Shares in the Perth-headquartered company fell 6.7% in Johannesburg after it announced earlier today its intention to mothball Mozal, a 370,000-tons-a-year aluminium smelter in Mozambique, and absorb a $372m impairment against its financial 2025 results. The decision resulted from South32 being unable to secure “sufficient and affordable” electricity beyond March 2026, when the smelter’s current power supply contract ends.

Discussions between Hidroeléctrica de Cahora Bassa, the power utility, and South32 had been under way for six years. The current arrangement is for about 950MW, predominantly from Cahora Bassa, at a rate that inflates with Mozambique’s national PPI.

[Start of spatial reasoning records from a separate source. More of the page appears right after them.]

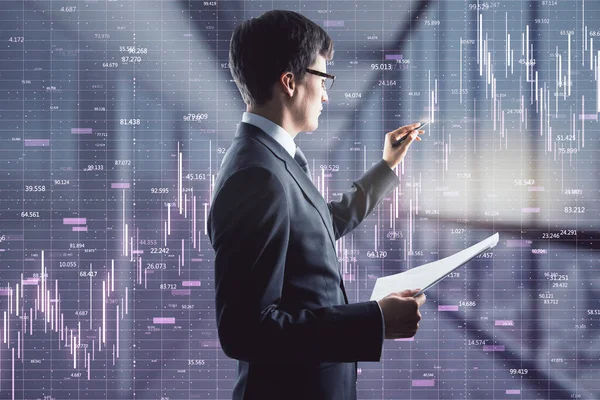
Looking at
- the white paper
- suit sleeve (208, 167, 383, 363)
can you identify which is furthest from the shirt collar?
the white paper

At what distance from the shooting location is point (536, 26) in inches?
67.5

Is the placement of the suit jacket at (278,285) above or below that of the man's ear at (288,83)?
below

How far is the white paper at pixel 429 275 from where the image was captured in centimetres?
97

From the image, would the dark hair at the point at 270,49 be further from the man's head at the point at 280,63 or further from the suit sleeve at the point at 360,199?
the suit sleeve at the point at 360,199

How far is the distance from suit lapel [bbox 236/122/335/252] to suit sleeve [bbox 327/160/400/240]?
36 centimetres

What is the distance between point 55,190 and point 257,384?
119cm

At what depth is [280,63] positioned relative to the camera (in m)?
0.94

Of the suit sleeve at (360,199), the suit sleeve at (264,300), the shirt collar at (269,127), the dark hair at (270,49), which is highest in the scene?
the dark hair at (270,49)

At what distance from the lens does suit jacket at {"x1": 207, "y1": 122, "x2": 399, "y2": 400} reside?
81cm

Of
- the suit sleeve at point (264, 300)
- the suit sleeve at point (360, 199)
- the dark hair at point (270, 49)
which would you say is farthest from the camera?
the suit sleeve at point (360, 199)

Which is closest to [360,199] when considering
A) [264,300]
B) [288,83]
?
[288,83]

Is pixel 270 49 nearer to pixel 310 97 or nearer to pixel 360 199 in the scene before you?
pixel 310 97

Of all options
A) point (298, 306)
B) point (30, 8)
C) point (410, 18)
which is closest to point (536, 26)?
point (410, 18)

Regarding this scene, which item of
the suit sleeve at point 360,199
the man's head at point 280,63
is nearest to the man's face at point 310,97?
the man's head at point 280,63
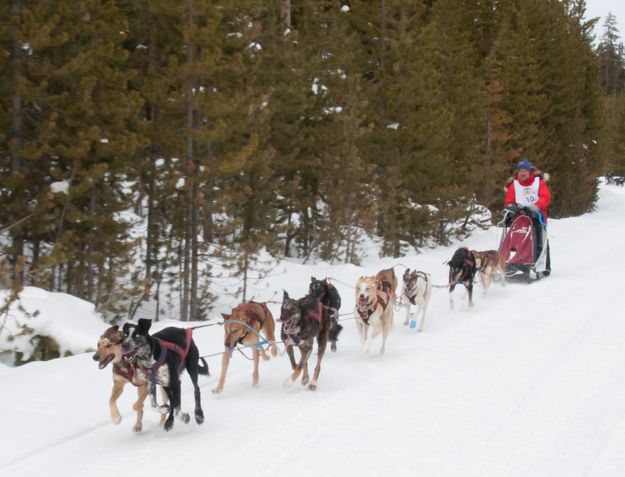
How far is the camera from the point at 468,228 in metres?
24.7

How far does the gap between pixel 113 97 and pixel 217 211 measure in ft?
8.67

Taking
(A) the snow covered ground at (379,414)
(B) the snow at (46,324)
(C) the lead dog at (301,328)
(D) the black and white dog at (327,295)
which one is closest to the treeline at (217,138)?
(B) the snow at (46,324)

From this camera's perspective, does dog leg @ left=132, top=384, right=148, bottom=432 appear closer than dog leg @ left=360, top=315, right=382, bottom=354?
Yes

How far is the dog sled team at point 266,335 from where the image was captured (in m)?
5.71

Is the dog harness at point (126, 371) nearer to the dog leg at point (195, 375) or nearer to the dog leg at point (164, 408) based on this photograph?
the dog leg at point (164, 408)

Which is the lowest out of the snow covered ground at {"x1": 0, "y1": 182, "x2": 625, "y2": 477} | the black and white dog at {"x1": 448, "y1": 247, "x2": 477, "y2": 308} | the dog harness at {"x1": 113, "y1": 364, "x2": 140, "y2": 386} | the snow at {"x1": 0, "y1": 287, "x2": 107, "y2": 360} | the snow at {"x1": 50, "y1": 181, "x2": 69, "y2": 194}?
the snow covered ground at {"x1": 0, "y1": 182, "x2": 625, "y2": 477}

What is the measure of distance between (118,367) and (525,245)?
35.4 ft

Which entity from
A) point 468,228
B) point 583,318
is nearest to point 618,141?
point 468,228

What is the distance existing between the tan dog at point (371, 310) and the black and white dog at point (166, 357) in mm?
2784

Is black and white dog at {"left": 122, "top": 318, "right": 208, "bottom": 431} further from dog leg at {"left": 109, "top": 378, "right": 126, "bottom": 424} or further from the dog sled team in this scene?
dog leg at {"left": 109, "top": 378, "right": 126, "bottom": 424}

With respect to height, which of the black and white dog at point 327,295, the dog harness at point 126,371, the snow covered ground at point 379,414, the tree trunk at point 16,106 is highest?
the tree trunk at point 16,106

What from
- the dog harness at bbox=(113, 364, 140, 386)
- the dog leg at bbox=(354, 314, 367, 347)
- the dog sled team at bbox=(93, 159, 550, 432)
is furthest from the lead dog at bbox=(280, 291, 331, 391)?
the dog harness at bbox=(113, 364, 140, 386)

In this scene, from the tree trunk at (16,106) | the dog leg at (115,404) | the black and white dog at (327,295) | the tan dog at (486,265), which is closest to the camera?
the dog leg at (115,404)

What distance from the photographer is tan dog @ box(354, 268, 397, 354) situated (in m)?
8.58
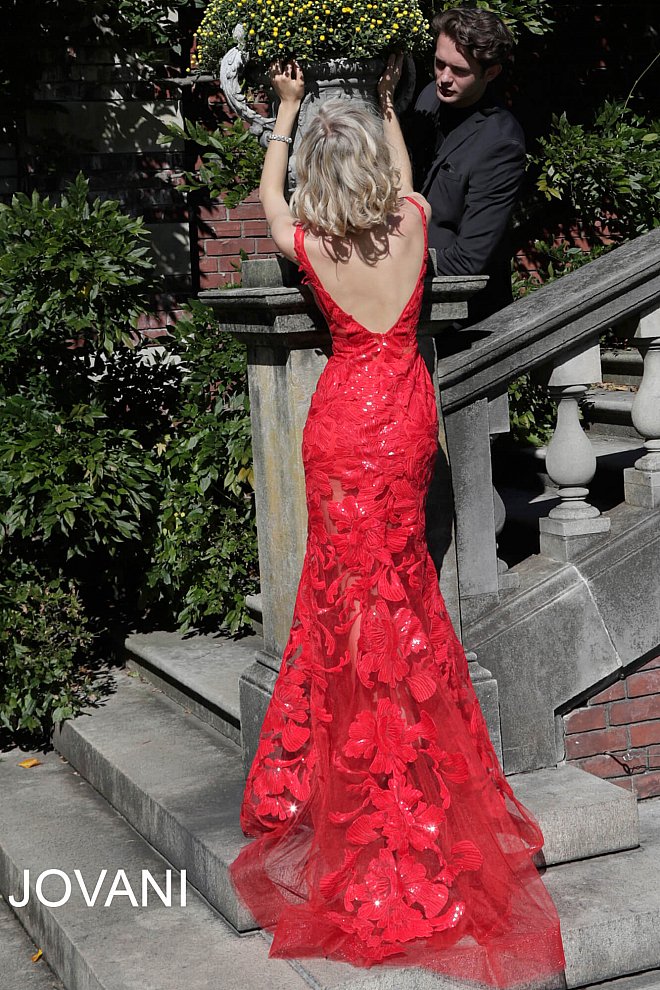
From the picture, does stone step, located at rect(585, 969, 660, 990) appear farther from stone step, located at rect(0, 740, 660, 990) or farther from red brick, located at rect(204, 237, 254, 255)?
red brick, located at rect(204, 237, 254, 255)

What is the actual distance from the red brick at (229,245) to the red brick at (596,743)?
13.5 ft

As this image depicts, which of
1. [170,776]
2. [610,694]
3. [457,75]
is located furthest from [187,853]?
[457,75]

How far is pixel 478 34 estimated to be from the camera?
386 cm

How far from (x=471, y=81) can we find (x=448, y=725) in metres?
2.07

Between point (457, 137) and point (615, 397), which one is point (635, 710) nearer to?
point (457, 137)

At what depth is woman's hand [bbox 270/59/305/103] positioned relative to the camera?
3.41 m

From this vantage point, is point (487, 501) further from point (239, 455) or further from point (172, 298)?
point (172, 298)

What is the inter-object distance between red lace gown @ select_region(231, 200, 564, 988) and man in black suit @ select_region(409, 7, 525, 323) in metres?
0.67

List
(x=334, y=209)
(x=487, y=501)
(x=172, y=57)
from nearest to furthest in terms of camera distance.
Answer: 1. (x=334, y=209)
2. (x=487, y=501)
3. (x=172, y=57)

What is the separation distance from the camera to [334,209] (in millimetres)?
3164

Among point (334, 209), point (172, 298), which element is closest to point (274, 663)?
point (334, 209)

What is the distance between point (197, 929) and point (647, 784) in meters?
1.68

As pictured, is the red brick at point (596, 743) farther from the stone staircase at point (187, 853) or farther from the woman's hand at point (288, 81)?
the woman's hand at point (288, 81)

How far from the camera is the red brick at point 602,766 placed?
406 centimetres
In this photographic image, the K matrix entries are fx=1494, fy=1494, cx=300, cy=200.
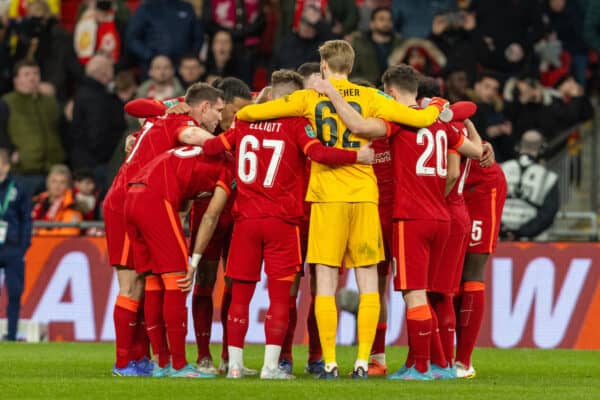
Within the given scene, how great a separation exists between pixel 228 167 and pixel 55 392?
250 cm

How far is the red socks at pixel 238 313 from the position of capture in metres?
11.8

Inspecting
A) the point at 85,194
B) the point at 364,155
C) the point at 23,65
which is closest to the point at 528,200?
the point at 85,194

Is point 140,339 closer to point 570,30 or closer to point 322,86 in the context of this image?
point 322,86

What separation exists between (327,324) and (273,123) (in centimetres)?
165

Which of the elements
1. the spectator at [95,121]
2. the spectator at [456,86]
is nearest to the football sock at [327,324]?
the spectator at [456,86]

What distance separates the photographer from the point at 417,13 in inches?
918

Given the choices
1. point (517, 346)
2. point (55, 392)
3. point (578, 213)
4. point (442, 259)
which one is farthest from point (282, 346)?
point (578, 213)

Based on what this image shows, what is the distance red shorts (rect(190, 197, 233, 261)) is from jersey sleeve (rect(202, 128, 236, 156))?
0.77m

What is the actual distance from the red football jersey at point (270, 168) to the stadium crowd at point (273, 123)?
Result: 0.03 meters

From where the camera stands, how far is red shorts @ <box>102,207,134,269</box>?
12.4 m

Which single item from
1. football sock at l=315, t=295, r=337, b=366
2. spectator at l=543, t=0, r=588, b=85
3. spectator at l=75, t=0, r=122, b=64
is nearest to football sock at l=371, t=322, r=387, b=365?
football sock at l=315, t=295, r=337, b=366

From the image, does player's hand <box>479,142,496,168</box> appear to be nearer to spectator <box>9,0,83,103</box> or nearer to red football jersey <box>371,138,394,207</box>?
red football jersey <box>371,138,394,207</box>

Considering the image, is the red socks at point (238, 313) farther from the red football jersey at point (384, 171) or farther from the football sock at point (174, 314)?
the red football jersey at point (384, 171)

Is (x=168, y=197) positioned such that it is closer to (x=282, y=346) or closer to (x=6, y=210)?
(x=282, y=346)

Mozambique’s offer, however, was to supply only 350MW – owing to capacity problems due to a two-year drought – for double the current tariff. This was a proposition Kerr said South32 could not absorb. “If you think about the cost structure of a smelter, it’s about a third electricity. If someone’s going to come in and roughly double your electricity price, you just don’t have a business,” he said.

Whilst negotiations are confidential, Kerr said that a competitive tariff for a company that might be struggling would be $50 per kilowatt-hour (kWh). This compares to HCB’s stated cost of production of between $17 and $19 per kWh.

“In fact, I think in 2024, they (HCB) publicly called out in their annual report that they made record profits. They made record profits on the back of repricing their export sales and their long-term contracts,” he said.

An added complication for South32 is that even with a competitive, long-term power supply agreement with Mozambique, it would have to source the shortfall in supply – up to 550MW – from South African power utility, Eskom. While South32’s relationship with Eskom was sound, there could be no advance on a power supply agreement until a base had been secured with Mozambique, said Kerr.

Mothballing Mozal, which has been operating since the nineties, was “a statement of the seriousness of the situation,” he added. “It’s certainly not a negotiating ploy.

“We’ve been in discussions for six years now, and I know things never move super fast in this part of the world. But the one thing we’ve been consistent about for a period of time is: an aluminium smelter is not a mine. You can’t just stop it, suspend it. No electricity, no business.”